Apesar de já ter passado mais de meio século e só agora me ter disposto a abordar este tema, não é fácil recordar tantas peripécias do foro geográfico e sentimental sem correr o risco de ser invadido por um misto de amor nostálgico e talvez também alguns lapsos de memória.
A nostalgia de sabermos que o nosso regresso ao “torrão pátrio” provocou, em termos físicos, uma separação real irreversível daquela terra que tanto nos cativou, pese embora o controverso motivo que nos levou lá: de usurpação para uns e patriótico para os outros, entre os quais me incluo.
No entanto, a avaliar pelo que tenho sentido e pelas frequentes notícias que diariamente nos chegam ao conhecimento, estou firmemente convicto que, embora a maior parte dos que lá estiveram tenham regressado sãos e salvos e 13 ptentre os quais me incluo, não posso negar que além dos que ali deixaram a vida, um pouco de nós ficou também naquela bela e promissora nação da África Oriental. Uma nação que se estende do Rovuma ao Maputo e do Zumbo ao Canal de Moçambique, mais propriamente à sua foz na cidade do Chinde, depois de percorrer mais de 2.500 Km em terras de Angola e da Zâmbia, onde também nasce, na condição sublime do ponto de confluência do mar com as águas daquele que é um dos cursos de água mais majestáticos do continente africano, envolto num turbilhão emocional em dimensão física e ternura sentimental, bafejada pelo Trópico de Capricórnio em grande parte da sua extensão, numa relação directa com o fértil Vale do Limpopo, que muitos reconhecem como o “Celeiro da Nação Moçambicana”.
Mas Moçambique é muito mais do que isso. Para além do que tem sido dito e escrito, Moçambique é uma nação detentora de um altruísmo e amor às raízes narrado vezes sem conta, aos nossos filhos e aos nossos netos, numa singularidade paradisíaca, turisticamente atrativa e riquíssima em recursos naturais, na razão directa da cobiça que, ao longo dos tempos, o jovem país africano tem suscitado no exterior.

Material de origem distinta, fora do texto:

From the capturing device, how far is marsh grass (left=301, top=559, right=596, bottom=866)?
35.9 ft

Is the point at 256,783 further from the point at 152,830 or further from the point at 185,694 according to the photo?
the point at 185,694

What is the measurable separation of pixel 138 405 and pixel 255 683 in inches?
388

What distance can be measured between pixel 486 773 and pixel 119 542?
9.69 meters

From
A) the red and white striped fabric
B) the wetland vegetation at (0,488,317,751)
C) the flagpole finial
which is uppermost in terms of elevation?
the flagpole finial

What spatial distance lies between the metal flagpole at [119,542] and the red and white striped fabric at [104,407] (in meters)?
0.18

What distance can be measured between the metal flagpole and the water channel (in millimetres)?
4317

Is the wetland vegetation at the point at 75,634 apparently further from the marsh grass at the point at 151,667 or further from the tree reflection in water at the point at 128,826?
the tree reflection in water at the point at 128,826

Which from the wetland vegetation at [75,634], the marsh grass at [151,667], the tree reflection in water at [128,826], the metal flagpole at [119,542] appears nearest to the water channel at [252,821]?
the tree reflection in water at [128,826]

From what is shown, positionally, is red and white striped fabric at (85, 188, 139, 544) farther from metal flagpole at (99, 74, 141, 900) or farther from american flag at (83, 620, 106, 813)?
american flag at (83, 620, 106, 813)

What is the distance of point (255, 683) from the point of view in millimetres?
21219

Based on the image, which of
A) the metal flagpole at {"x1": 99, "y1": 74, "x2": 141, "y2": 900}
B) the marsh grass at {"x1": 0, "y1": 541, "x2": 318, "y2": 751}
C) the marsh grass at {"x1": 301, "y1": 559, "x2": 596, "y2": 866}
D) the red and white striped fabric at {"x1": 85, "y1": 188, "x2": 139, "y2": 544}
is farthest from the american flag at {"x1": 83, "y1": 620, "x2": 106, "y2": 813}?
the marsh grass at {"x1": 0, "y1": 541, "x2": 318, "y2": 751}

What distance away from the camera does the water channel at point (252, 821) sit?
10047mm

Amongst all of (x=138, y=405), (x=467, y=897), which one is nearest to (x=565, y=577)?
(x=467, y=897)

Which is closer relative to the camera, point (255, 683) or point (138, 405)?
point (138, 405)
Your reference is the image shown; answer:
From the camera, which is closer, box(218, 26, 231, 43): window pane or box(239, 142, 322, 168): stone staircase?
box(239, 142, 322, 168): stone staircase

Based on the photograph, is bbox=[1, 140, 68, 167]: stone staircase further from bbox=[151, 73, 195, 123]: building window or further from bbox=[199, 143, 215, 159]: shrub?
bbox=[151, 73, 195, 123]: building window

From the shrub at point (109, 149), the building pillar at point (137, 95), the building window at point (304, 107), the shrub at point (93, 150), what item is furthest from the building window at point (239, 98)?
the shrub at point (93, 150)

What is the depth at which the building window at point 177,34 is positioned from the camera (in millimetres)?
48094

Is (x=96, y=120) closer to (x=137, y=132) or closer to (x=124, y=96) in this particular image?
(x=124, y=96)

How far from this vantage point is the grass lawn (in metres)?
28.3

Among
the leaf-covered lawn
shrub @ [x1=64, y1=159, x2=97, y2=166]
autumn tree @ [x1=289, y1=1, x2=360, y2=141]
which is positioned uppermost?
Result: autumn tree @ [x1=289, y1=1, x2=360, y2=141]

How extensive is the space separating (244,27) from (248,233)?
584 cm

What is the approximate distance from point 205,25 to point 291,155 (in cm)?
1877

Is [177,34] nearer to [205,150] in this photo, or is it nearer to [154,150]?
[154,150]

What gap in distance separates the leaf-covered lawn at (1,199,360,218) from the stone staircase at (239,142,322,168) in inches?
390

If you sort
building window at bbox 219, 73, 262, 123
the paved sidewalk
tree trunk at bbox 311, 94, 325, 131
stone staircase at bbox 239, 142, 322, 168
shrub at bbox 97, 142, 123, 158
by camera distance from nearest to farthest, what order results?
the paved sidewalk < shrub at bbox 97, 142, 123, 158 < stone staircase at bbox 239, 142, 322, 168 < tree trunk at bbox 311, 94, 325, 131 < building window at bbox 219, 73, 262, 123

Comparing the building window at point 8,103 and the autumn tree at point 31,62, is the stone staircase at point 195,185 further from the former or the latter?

No fundo, ao longo da história, Moçambique tem transportado consigo uma atração inexplicável; um mistério “mágico” que nós próprios fomos interiorizando, dia após dia, que penetrou no íntimo do nosso ser e que se sente dentro de nós, muitas vezes sem uma explicação racional, a não ser a da simples condição de nos considerarmos portadores dos genes da aventura lusitana no corpo e na alma. Todavia, por imperativos de consciência patriótica, é mais que justo dar glória a esses bravos navegadores de antanho, que “por mares nunca dantes navegados”, indiferentes às tormentas oceânicas e aos “adamastores” de índole diversa e imaginários também, souberam rasgar nos mares imensos do Atlântico e do Indico, caminhos de futuro para todo o mundo, cuja indomabilidade, a dada altura, deixou de ter significado algum nas nossas mentes. Em bom rigor, ser português é isto mesmo, é ter sentimentos! (…).
E se materialmente poucas terão sido as vantagens auferidas pela nossa secular presença naquela africana terra distante, ganhámos, sobretudo, a capacidade de conhecer e aprender a respeitar comunidades humildes e cheias de gratidão, estados de alma trazidos até aos nossos dias, numa diversidade cultural e humana, cujo altruísmo e amor às raízes têm sido narrados vezes sem conta, aos nossos filhos e aos nossos netos. Só por esse reconhecimento, já valeu a pena termos cruzado o Atlântico e o Índico, recordando historicamente, coordenadas geográficas tão distintas e fusos horários tão diferenciados, mas que muitos dos nossos antepassados já tinham dado a conhecer ao Mundo. –
Obs: Texto escrito sob o antigo acordo ortográfico.